:: Page

Why had they left Italy? What did they hope to find in Australia?
How were their Australian lives or Italian lives, in the case of
those who returned? What happened to their descendants? Through
painstaking detective work, de Bolfo has recovered much detail about
the individual lives of this cohort of mainly young men who had
experienced World War I and the early years of Fascism in Italy
and who encountered the Depression soon after their arrival in Australia.
His biographies flesh out, in poignant examples, the statistics
and general conclusions on interwar Italian migration. To take one
example: migration was male only three of de Bolfo's sample
are women but by no means confined to single men. Long family
separation was a feature of pre-1950s migration. Antonio Cengia,
from the province of Belluno in the Veneto, embarked on the Re
d'Italia a year after his marriage. It was not until 1947, twenty
years later, that his wife joined him in Australia. Three years
later, she gave birth to their only child.
The
life stories that de Bolfo has recovered illustrate another phenomenon
of Italian migration, which both government authorities and scholars
were slow to recognise. Far from being individuals whose worlds
were confined to the village, many of the migrants who came to Australia
in the late nineteenth and early twentieth century were world travellers,
veterans of migration, men and women who had themselves, or were
the children of people who had, previously spent time in other parts
of Europe or North or South America. Many of those who came to Australia
after varying periods of time moved back to Italy, sometimes only
to move on again. Eremengildo Ponta, from the province of Udine,
remained in
Australia three years before taking passage back to Italy in
1931. Four years later, he was working in Eritrea. He then moved
on to Germany in 1936, where he remained until 1942. At the end
of the war, Ponta obtained work in Switzerland and then in 1949
set out on his travels again, this time to Cameroon, where he became
a house cook. He finally settled in Italy, in 1958. The North American
historian Donna Gabaccia has rightly observed that what surprises
the modern student of Italian migration is the migrants' capacity
to move and communicate so effectively on a global scale, to join
continents through their networks. The world of many Italian villagers
was global long before globalisation.
Eremengildo
Ponta, in leaving Australia, was far from unusual among the passengers
on the Re d'Italia or among Italian migrants. Around one-third
of those who came to Australia from north-eastern Italy in the interwar
years returned,
and the pattern is similar for post-World War II migration. What
is difficult to distinguish in official statistics is permanent
repatriation from return visits. Ampelio Aquasaliente, another Re
d'Italia passenger, made his only trip back to Italy in 1975,
forty-eight years after he had left :' I
thought it would be nice to take my family back to where their father
and mother were born. The old home had changed a lot since I had
left. It had grown into a very large city, compared with the little
country village I remembered.' Aquasaliente commented that visiting
and catching up with his siblings 'was a very emotional time for
me, considering that when I first left they thought they wouldn't
see me again. So I am glad that I went back to see them when I did.'
Loretta Baldassar would argue that, in making his visit home, however
long delayed, Aquasaliente was participating in
a ritual of migration.
Baldassar,
the daughter of Italian immigrants and an anthropologist at the
University of Western Australia, writes
of her fascination with the problem of how individuals, families
and communities sustain and manage relationships over vast distances
of space and time. The focus of her ethnographic study, Visits
Home, is a group of Italians who migrated from the village of
San Fior in the province of Treviso in north-eastern Italy to Perth.

::::
:: Data block

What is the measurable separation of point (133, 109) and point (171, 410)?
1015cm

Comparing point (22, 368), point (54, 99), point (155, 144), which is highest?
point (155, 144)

::::

→ Problem to solve:
Update the part of the passage on interwar Italian migration that opens with the words "How were their" and closes with "arrival in Australia.", putting "group" where "cohort" stands. The lines after the passage come from a different source.

→ Reply:
How were their Australian lives or Italian lives, in the case of
those who returned? What happened to their descendants? Through
painstaking detective work, de Bolfo has recovered much detail about
the individual lives of this group of mainly young men who had
experienced World War I and the early years of Fascism in Italy
and who encountered the Depression soon after their arrival in Australia.